TSP: So what exactly are your intentions?

SRB: Wholly honourable, your honourable worships. For me to walk, assisted mind you, into any public house on Whitstable High Street; to stand, suitably propped mind you, at the bar; to order, by means of any intermediate third party mind you, a pint of their best bitter; and to drink, through any normal straw mind you, as much or as little of the dear old beer as would satisfy any appointed umpire or other intermediary the Royal Court saw fit. To put it in a nutshell, in fact, to satisfy any Royal Court in the land that I was willing and able to do what is right and proper in a nutshell.

TSP: Would that be The Royal Court of St. James, or the Royal Courts of Justice in The Strand?

SRB: As long as it's not the Royal Court in Sloane Square, I wouldn't give a monkey's which Royal Court it was. Degenerate place!

TSP: Are you referring to the Royal Court Theatre?

SRB: Is that what it is?

TSP: In your day, a haunt of the playwright Joe Orton.

SRB: Joe the What's-His-Right? The nefarious defacer of library books?

TSP: The very culprit.

SRB: Then I go back to my opening remarks. By whom, may I ask, would the deliberate defacement of innocent books designed to be read by pensioners, wheel-chair access wallers, unemployed plumpies and such like be condoned, eh? How long did the little turd get?

TSP: Eighteen months hard.

SRB: Sewing poxy mail-bags, I rather think! But don't you see the point of my gist? The dirty rotten toe-rag performs an act of vandalism against the very heart of English decency and skips off with a slap on the wrists? Whereas the likes of us folk heroes and loyal members of the original criminal class getting thirty years for playing minor roles in a straight forward and somewhat romantic train robbery...

TSP: Which, in your case, netted 2.6 million pounds, worth over 40 million in today's money.

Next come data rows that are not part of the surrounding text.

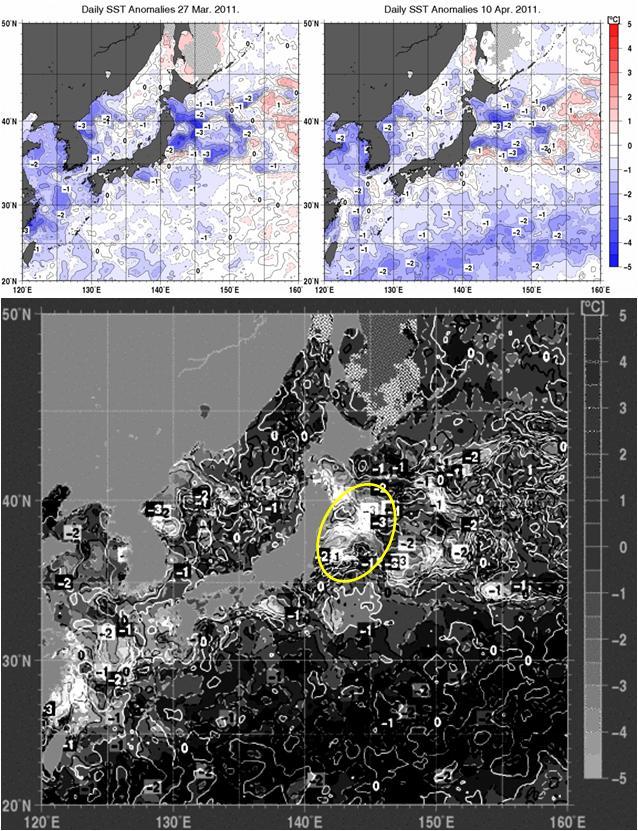 海水温解析2.jpg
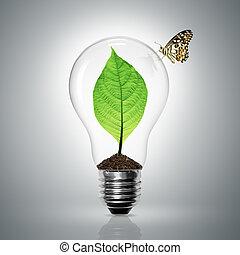 luz, hojas, crecer, bombilla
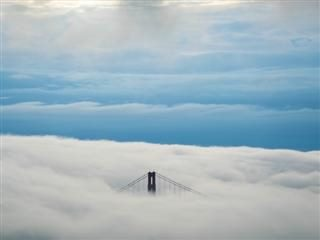 Top of Golden Gate Bridge peeking out of cloud cover
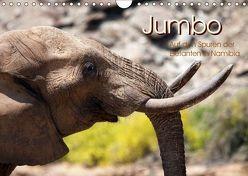 Jumbo Auf den Spuren der Elefanten in Namibia (Wandkalender 2019 DIN A4 quer) von Imhof,  Walter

SRB: Look here, sunshine, the old GTR was long consigned to the anals before decimalisation ever set in! Whereas, seen from the genuine criminal's point of view, defacing library books is an unnatural act, tantamount to buggering kindly old ladies on their own landings. You know what buggers of kindly old ladies get inside?

TSP: Do tell!

SRB: Only the jolly old tube of Macleans squirted up the old Humphrey Jarvis!

TSP: Great Scott!

SRB: They don't like it up them, see!

TSP: Bu-bum! I should think not.

SRB: Brings them out in a rash.

TSP: Very rash, I'm sure.

SRB: Which only goes to show you how true rough justice is meted out to the deserving.

TSP: So what, in your opinion, would have been a more suitable penalty to pay for your crimes?

SRB: All being fair and square, I think transportation would have suited me down to the ground.

TSP: You're in favour of a return to penal colonies, then?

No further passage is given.